Visual spatial reasoning items:
—————

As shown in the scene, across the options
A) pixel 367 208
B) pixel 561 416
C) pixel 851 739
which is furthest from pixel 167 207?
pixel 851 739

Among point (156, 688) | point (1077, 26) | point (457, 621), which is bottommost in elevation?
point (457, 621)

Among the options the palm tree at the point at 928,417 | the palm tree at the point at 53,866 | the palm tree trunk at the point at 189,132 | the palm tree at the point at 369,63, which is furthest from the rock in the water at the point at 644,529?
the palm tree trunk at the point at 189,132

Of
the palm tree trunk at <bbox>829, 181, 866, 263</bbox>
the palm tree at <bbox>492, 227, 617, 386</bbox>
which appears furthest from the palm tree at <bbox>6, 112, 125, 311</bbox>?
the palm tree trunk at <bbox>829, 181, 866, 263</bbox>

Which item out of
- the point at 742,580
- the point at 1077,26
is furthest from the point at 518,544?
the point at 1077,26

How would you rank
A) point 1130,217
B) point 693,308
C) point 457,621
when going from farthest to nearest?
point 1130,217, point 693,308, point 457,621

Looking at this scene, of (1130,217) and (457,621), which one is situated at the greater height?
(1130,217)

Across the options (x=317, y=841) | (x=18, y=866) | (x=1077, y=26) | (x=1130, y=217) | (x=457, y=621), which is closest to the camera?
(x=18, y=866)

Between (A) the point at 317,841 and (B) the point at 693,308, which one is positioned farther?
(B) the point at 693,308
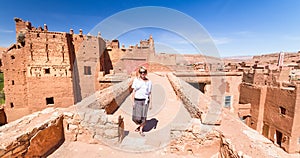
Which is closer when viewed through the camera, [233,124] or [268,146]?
[268,146]

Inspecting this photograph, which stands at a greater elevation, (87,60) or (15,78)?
(87,60)

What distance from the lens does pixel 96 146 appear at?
9.96 ft

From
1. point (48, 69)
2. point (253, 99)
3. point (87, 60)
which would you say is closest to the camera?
point (253, 99)

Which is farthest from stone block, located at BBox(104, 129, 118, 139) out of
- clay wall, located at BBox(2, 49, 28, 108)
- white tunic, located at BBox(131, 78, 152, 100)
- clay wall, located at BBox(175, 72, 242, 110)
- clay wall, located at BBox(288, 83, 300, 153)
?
clay wall, located at BBox(2, 49, 28, 108)

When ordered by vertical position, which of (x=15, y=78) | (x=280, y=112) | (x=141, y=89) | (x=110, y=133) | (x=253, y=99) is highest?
(x=141, y=89)

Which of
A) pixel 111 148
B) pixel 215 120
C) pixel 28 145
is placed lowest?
pixel 111 148

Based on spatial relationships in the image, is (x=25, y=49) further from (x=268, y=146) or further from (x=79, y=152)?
(x=268, y=146)

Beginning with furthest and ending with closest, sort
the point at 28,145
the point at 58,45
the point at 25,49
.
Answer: the point at 58,45, the point at 25,49, the point at 28,145

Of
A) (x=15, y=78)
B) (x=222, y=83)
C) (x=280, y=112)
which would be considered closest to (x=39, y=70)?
(x=15, y=78)

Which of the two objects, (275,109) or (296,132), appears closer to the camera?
(296,132)

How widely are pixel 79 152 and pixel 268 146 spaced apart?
10.7 ft

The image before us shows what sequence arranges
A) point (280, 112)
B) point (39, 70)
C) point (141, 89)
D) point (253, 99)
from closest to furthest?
point (141, 89), point (280, 112), point (253, 99), point (39, 70)

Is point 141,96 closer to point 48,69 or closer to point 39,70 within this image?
point 48,69

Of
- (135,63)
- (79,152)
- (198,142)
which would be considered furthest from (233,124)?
(135,63)
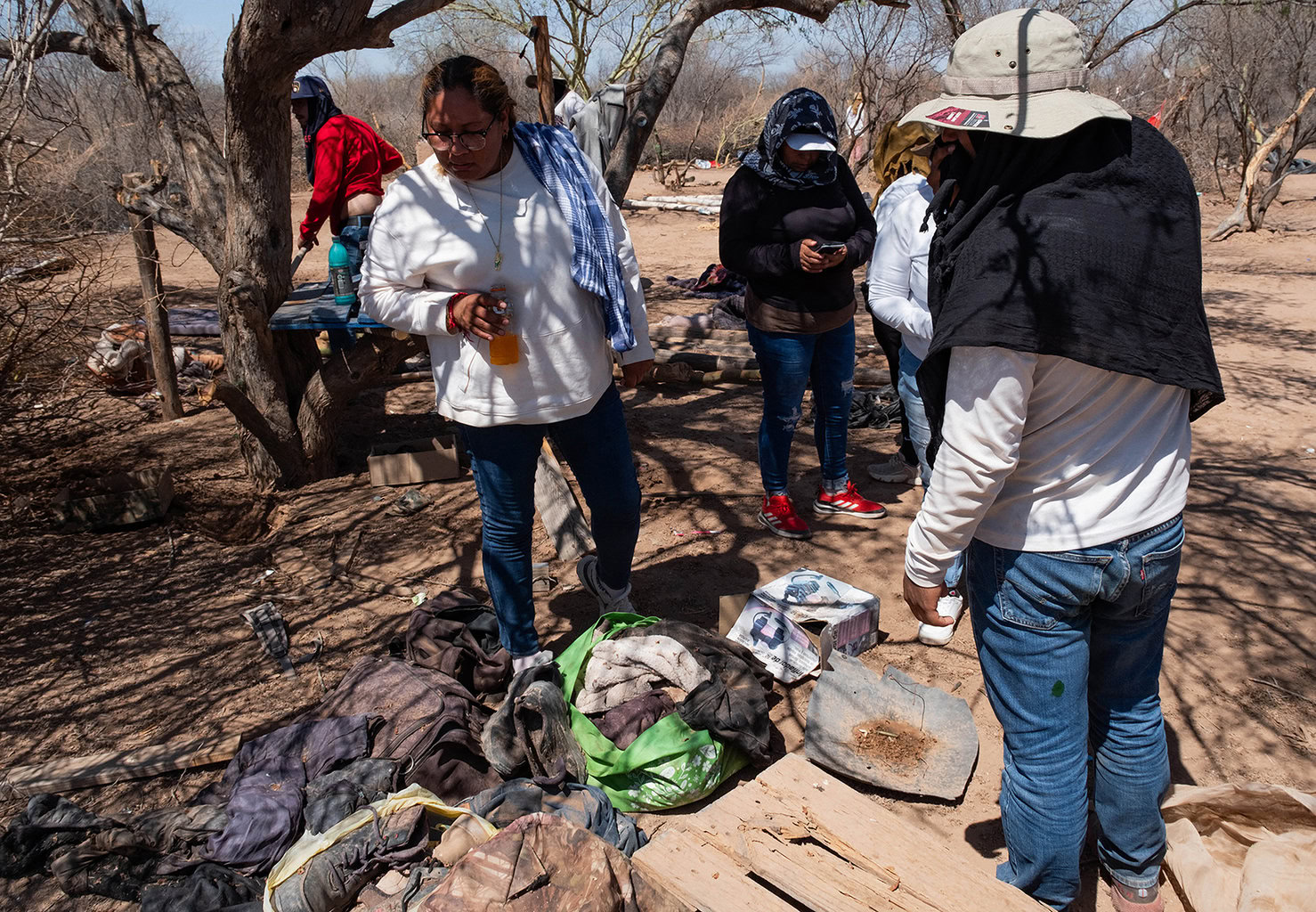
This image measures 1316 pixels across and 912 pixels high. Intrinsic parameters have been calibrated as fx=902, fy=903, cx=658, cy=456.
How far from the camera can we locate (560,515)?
414cm

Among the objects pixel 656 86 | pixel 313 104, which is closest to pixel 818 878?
pixel 656 86

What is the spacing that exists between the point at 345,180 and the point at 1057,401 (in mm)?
4344

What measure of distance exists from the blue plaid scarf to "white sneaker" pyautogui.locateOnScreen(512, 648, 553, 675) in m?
1.05

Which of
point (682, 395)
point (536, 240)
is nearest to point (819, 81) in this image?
point (682, 395)

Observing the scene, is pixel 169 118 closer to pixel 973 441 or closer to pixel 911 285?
pixel 911 285

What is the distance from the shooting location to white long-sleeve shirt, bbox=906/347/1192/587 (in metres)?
1.55

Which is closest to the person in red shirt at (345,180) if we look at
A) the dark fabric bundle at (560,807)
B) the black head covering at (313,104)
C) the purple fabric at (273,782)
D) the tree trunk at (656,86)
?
the black head covering at (313,104)

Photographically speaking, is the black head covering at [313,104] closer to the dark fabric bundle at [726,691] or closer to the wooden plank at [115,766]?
the wooden plank at [115,766]

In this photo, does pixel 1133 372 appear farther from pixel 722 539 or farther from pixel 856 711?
pixel 722 539

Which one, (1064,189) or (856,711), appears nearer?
(1064,189)

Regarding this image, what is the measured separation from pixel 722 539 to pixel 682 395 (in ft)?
7.80

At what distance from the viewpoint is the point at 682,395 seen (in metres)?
6.40

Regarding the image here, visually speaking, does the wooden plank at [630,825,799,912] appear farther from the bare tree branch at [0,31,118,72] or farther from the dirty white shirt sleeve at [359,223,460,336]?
the bare tree branch at [0,31,118,72]

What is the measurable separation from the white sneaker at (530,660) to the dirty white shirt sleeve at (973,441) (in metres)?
1.60
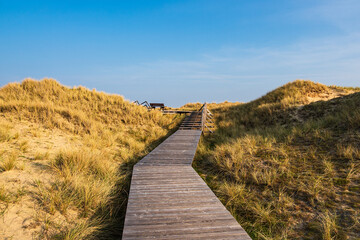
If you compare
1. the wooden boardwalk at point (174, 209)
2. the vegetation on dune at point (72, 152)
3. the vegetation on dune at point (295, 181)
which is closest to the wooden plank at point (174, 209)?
the wooden boardwalk at point (174, 209)

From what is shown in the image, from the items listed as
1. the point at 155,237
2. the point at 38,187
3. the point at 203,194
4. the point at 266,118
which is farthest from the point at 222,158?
the point at 266,118

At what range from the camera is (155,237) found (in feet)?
9.82

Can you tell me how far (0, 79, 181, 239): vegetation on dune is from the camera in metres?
3.90

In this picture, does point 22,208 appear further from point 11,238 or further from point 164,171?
point 164,171

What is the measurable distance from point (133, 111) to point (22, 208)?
11.6m

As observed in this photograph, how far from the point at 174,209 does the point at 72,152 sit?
14.2ft

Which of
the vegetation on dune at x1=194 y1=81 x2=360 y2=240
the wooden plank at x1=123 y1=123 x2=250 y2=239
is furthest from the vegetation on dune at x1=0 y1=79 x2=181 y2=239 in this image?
the vegetation on dune at x1=194 y1=81 x2=360 y2=240

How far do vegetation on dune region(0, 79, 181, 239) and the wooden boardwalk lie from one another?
73 cm

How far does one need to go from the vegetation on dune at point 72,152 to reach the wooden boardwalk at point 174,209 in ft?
2.41

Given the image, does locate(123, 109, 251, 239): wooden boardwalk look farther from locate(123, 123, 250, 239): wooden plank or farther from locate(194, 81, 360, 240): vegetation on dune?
locate(194, 81, 360, 240): vegetation on dune

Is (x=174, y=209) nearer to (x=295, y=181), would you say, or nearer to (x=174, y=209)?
(x=174, y=209)

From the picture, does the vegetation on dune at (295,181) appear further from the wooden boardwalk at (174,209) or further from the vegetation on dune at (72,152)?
the vegetation on dune at (72,152)

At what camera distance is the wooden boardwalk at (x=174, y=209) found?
10.2 ft

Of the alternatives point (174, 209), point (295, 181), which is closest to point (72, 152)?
point (174, 209)
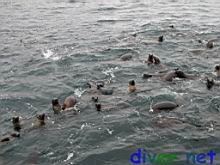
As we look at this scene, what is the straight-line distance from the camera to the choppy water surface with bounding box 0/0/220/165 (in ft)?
37.7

—————

Exercise objective: Reproduce the listing word for word, starting at the line that contains "Of the alternatives" and continuing through the end, with both included. Leave the pictures out.

Answer:
Of the alternatives point (174, 209), point (295, 181), which is closest to point (72, 152)?
point (174, 209)
As we look at this scene, what is the straight-line distance from the camera to the choppy water surface with bounding box 0/0/220/165 (in ft)?
37.7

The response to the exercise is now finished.